_ACTION ITEM_.
Copy out the stretch of the blog post on expatriate citizenship from "And, BEN needs" through "contact us today!".

_SELECTED EXCERPT_.
----

Friday, May 28, 2010

Expatriate Citizenship

I've been searching for a good subject for my 1600th post commemorating my upcoming 4th anniversary of blogging (June 1st). I have a few appropriate ideas I could explore, but I was hoping serendipity would strike. A little over two hours ago, the Buffalo Expatriate Network (BEN) came through:

And, BEN needs YOU, particularly if you are an expat urban planner/preservationist. BEN has been invited to participate in a dialogue with City Hall on the new land use/re-zoning laws, which will change for the first time since 1971! Help shape Buffalo’s future and contact us today!

The Buffalo government is soliciting input from nonresidents. People who might move back home already have a stake in how the city will evolve. That's a cutting edge polity even in the international diaspora arena:

It’s my understanding that the EU takes no interest in the expat voting policies of individual nations. It seems to me that when you have a parliamentary body representing citizens of an entity such as the EU, however, there should be equal access among citizens of that entity to representation as a matter of fairness. I wouldn’t be surprised if this becomes a larger issue in the years to come, particularly set against the current global context of increasing diaspora engagement and the rising number of nations allowing their emigrants to vote.

Ireland is particularly anxious to punish citizens who leave the country. Given the Irish access to the entire EU labor market, this policy is insane. Why disenfranchise your wayward talent? Fortunately, some natives are not so myopic:

At that meeting, [Minister for Foreign Affairs Micheál Martin] has announced funding of €135,000 towards a new Farmleigh Fellowship Programme, which provides 25 Irish participants the opportunity to work in Asia for four months, and to participate in a joint MSc degree in Asian Business Management from UCC and Nanyang Business School in Singapore. The project was developed by a number of Singapore-based businesspeople who were present at the Global Irish Economic Forum, and was a response to the focus placed at that meeting on the need for Irish businesses to increase their access to Asian markets It will begin in October 2010. An overseas graduate placement programme, a separate initiative, is also being planned.

----

_Collected data_.
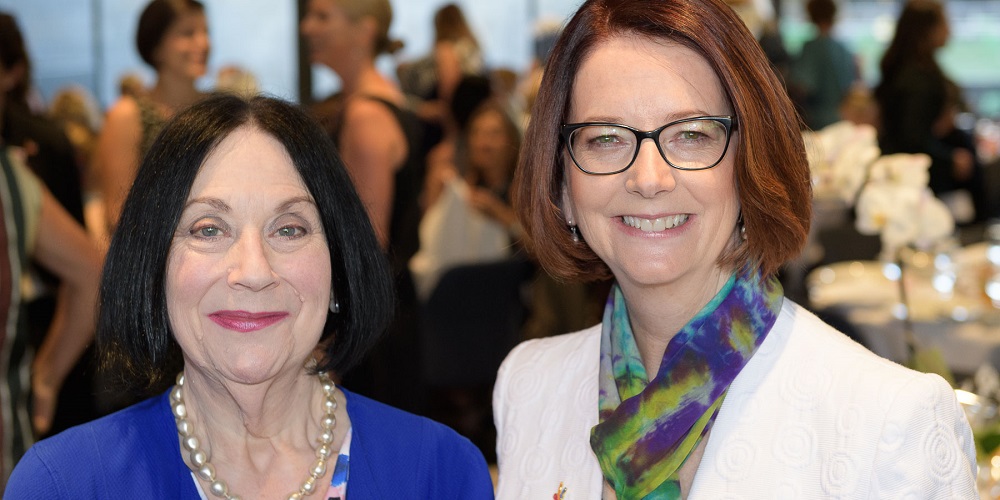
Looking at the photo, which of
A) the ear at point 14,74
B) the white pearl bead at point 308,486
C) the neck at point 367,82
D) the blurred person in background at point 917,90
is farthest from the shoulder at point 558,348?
the blurred person in background at point 917,90

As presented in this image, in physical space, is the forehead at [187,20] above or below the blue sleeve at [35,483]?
above

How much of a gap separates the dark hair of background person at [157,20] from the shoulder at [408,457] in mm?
2484

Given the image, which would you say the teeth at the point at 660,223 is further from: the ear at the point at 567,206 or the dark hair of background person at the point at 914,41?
the dark hair of background person at the point at 914,41

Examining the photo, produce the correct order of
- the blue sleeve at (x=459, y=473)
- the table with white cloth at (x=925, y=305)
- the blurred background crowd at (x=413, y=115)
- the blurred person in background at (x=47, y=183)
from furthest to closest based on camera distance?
the blurred background crowd at (x=413, y=115), the blurred person in background at (x=47, y=183), the table with white cloth at (x=925, y=305), the blue sleeve at (x=459, y=473)

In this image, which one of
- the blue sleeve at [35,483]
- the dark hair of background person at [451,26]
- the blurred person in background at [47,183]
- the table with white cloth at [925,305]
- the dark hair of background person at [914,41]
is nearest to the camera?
the blue sleeve at [35,483]

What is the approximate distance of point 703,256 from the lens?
1.62 m

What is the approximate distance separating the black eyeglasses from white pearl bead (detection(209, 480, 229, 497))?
714 millimetres

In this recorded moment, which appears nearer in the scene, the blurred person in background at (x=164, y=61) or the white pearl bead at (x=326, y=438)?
the white pearl bead at (x=326, y=438)

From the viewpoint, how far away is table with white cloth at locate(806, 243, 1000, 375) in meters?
3.30

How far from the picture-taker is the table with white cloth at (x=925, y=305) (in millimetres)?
3301

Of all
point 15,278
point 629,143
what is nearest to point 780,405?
point 629,143

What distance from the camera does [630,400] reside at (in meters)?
1.65

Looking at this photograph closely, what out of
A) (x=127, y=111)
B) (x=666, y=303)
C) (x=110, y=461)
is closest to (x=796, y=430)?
(x=666, y=303)

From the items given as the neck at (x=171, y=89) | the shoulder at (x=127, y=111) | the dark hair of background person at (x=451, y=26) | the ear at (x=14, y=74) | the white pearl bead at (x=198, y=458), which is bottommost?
the white pearl bead at (x=198, y=458)
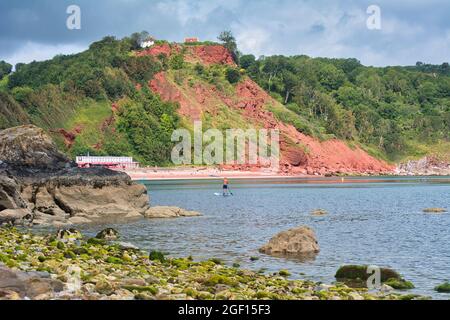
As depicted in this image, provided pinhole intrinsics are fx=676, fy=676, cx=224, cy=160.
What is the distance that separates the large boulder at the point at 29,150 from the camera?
4650cm

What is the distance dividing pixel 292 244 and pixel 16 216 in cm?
1805

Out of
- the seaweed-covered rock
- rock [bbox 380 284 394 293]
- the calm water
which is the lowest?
the calm water

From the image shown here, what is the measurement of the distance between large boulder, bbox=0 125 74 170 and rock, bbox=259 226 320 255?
22.4 metres

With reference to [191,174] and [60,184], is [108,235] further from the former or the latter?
[191,174]

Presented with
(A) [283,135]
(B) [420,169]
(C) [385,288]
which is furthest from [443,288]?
(B) [420,169]

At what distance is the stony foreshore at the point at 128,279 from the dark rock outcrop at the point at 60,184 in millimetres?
17218

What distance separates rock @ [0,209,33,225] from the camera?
38688 mm

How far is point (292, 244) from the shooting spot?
30.0 m

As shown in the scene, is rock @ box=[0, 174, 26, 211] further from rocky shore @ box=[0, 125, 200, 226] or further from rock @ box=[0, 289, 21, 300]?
rock @ box=[0, 289, 21, 300]

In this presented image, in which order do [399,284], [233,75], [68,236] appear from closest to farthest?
[399,284] → [68,236] → [233,75]

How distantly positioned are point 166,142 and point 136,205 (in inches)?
4202

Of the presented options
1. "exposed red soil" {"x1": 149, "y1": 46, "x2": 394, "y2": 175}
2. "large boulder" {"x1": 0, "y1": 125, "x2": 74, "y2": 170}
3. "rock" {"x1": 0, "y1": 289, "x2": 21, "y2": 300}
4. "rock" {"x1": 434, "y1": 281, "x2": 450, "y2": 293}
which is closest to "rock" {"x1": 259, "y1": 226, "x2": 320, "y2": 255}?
"rock" {"x1": 434, "y1": 281, "x2": 450, "y2": 293}

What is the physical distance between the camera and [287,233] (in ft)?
100
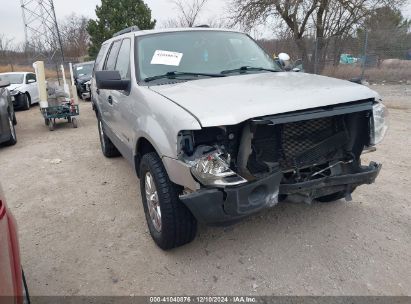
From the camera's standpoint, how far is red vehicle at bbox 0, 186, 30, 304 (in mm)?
1616

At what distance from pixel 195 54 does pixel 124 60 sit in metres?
0.86

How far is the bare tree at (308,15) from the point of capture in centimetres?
1670

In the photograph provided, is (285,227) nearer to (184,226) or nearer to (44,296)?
(184,226)

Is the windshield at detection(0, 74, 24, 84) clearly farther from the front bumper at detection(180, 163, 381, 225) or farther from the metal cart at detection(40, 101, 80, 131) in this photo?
the front bumper at detection(180, 163, 381, 225)

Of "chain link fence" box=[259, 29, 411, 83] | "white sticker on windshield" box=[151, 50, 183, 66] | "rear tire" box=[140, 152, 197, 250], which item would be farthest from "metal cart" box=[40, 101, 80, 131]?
"chain link fence" box=[259, 29, 411, 83]

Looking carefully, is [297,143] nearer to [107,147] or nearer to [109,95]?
[109,95]

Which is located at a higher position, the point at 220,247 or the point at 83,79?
the point at 83,79

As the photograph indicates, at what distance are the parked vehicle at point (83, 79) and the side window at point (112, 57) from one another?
10.0 metres

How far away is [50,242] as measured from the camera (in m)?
3.48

----

_PROBLEM SOLUTION_.
And, BEN needs YOU, particularly if you are an expat urban planner/preservationist. BEN has been invited to participate in a dialogue with City Hall on the new land use/re-zoning laws, which will change for the first time since 1971! Help shape Buffalo’s future and contact us today!